## Problem details
In every one of the records below, change "farthest" to "most distant" and keep everything else unchanged. Leave the pictures out of your answer.
#####
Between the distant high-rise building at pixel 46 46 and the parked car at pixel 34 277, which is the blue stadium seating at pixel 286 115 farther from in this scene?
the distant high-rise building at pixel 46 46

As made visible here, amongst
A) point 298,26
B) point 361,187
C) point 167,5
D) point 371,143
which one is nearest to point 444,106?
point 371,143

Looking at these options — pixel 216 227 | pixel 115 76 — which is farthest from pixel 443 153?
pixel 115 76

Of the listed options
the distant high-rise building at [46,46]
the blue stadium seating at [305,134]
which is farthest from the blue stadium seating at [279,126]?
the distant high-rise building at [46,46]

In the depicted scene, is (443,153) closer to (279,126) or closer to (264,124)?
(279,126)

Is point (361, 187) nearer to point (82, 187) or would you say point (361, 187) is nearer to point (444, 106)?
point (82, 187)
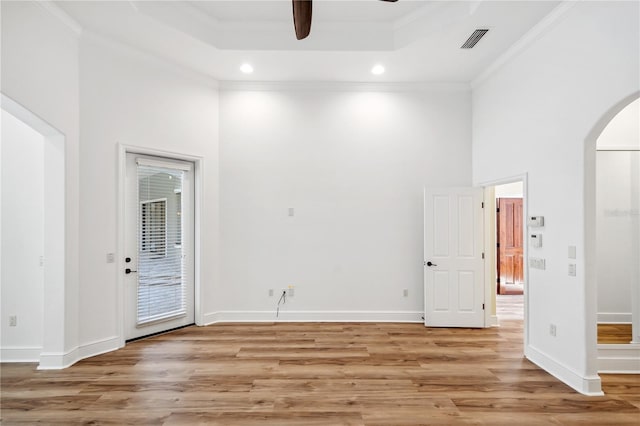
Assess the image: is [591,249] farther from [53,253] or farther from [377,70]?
[53,253]

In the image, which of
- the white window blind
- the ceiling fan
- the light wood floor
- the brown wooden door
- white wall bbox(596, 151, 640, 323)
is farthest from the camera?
the brown wooden door

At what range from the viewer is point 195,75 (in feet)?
16.5

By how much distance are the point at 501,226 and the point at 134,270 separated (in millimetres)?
7676

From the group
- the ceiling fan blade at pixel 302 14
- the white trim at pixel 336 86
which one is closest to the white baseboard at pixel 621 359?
the white trim at pixel 336 86

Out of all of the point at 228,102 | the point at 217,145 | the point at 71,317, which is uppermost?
the point at 228,102

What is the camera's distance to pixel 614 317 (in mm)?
3576

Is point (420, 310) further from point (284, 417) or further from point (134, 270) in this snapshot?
point (134, 270)

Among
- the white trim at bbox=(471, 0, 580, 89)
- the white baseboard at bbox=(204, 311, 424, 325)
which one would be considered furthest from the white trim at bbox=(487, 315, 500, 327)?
the white trim at bbox=(471, 0, 580, 89)

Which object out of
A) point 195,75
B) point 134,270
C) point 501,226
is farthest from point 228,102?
point 501,226

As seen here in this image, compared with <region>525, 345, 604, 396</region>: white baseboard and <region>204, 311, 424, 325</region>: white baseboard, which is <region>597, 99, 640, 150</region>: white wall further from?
<region>204, 311, 424, 325</region>: white baseboard

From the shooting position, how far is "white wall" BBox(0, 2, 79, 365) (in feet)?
9.78

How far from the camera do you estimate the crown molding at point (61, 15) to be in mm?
3343

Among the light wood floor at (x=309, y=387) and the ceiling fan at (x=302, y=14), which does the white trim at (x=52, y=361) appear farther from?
the ceiling fan at (x=302, y=14)

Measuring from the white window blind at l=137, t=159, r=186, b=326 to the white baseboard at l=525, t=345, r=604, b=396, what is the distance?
177 inches
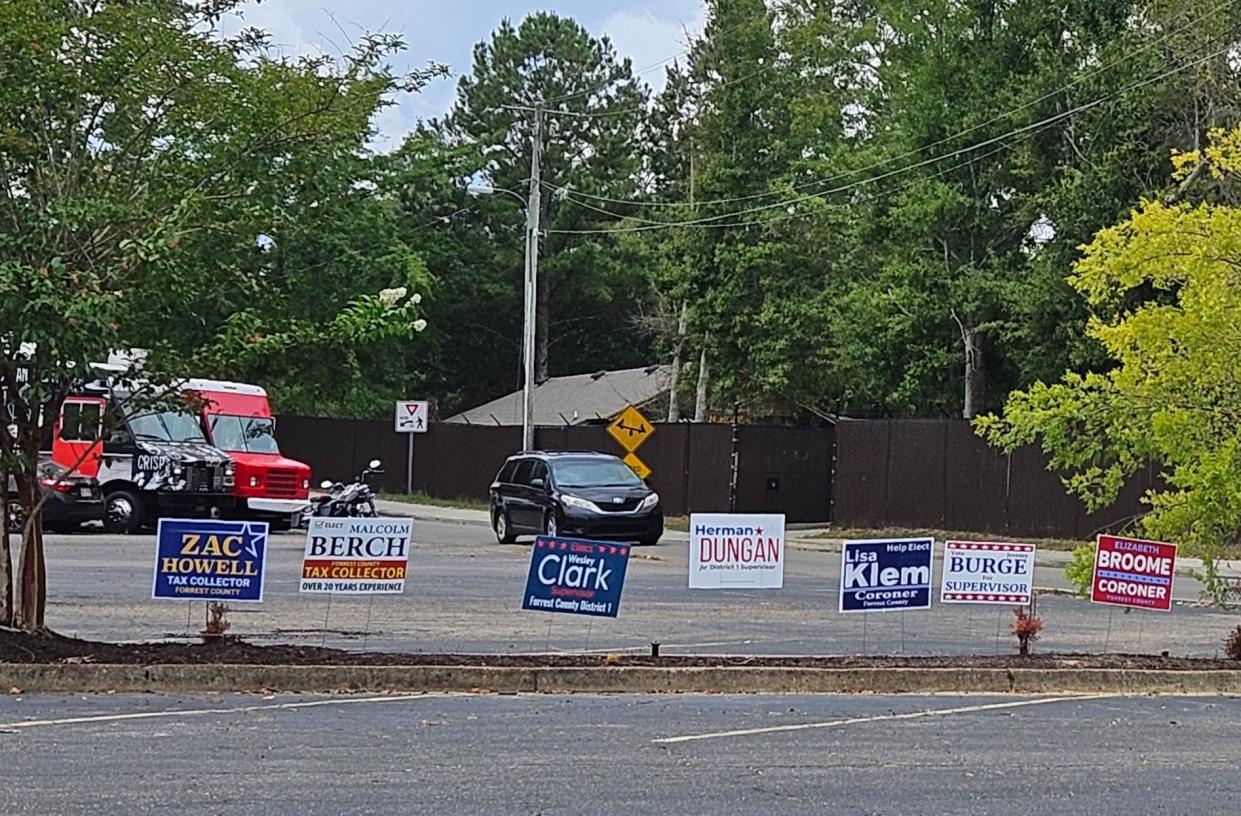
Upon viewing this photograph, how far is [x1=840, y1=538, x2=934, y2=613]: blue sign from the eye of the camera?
40.2 ft

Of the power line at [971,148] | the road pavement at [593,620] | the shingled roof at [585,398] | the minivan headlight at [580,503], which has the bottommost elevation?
the road pavement at [593,620]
#####
## Final result
Between the distant high-rise building at pixel 46 46 and the parked car at pixel 34 277, which is the blue stadium seating at pixel 286 115 farther from in this scene?
the distant high-rise building at pixel 46 46

As made visible here, amongst
A) point 298,26
B) point 361,187
C) point 167,5
D) point 371,143
which one is nearest to point 444,106?
point 371,143

Looking at these options — pixel 216 227 | pixel 115 76 — which is most distant from pixel 443 153?
pixel 115 76

Of the listed options
the distant high-rise building at [46,46]
the blue stadium seating at [305,134]
which is most distant from the blue stadium seating at [279,126]?
the distant high-rise building at [46,46]

In the depicted scene, is (443,153) closer to (279,126) or closer to (264,124)?
(279,126)

Is point (361, 187) nearer to point (82, 187) or would you say point (361, 187) is nearer to point (444, 106)?
point (82, 187)
Assess the image: is [591,249] farther from [53,253] or farther from [377,70]?
[53,253]

In the image, which of
- the white window blind
- the ceiling fan
- the light wood floor
- the brown wooden door
- white wall bbox(596, 151, 640, 323)
is most distant from the camera?
the brown wooden door

At what range from the viewer is point 195,75 (in feet)?
16.5

By how much distance are the point at 501,226 and the point at 134,270 separated (in millimetres)?
7676

From the group
- the ceiling fan blade at pixel 302 14
- the white trim at pixel 336 86
which one is closest to the white baseboard at pixel 621 359?
the white trim at pixel 336 86

Out of all of the point at 228,102 | the point at 217,145 | the point at 71,317, which is uppermost?
the point at 228,102

What is the camera's distance to pixel 614 317 (in mm)?
3576

Is point (420, 310) further from point (284, 417) or further from point (134, 270) in this snapshot?
point (134, 270)

Among
- the white trim at bbox=(471, 0, 580, 89)
- the white baseboard at bbox=(204, 311, 424, 325)
which one would be considered furthest from the white trim at bbox=(487, 315, 500, 327)?
the white trim at bbox=(471, 0, 580, 89)

Which object out of
A) point 195,75
B) point 134,270
C) point 501,226
is most distant from point 228,102?
point 501,226

As seen here in this image, compared with <region>525, 345, 604, 396</region>: white baseboard and <region>204, 311, 424, 325</region>: white baseboard, which is <region>597, 99, 640, 150</region>: white wall further from?
<region>204, 311, 424, 325</region>: white baseboard

From the shooting position, how far is "white wall" BBox(0, 2, 79, 365) (in feet)?
9.78

How far from the camera do you estimate the crown molding at point (61, 15) to be in mm?
3343

Among the light wood floor at (x=309, y=387) and the ceiling fan at (x=302, y=14), which does the white trim at (x=52, y=361) appear farther from?
the ceiling fan at (x=302, y=14)

Measuring from the white window blind at l=137, t=159, r=186, b=326 to the white baseboard at l=525, t=345, r=604, b=396, what is the distance?
177 inches
Upon viewing this photograph, how far is [x1=840, y1=538, x2=934, y2=613]: blue sign from the eye of the camera?
40.2 ft

Of the power line at [971,148] | the road pavement at [593,620] | the shingled roof at [585,398] | the minivan headlight at [580,503], which has the bottommost elevation?
the road pavement at [593,620]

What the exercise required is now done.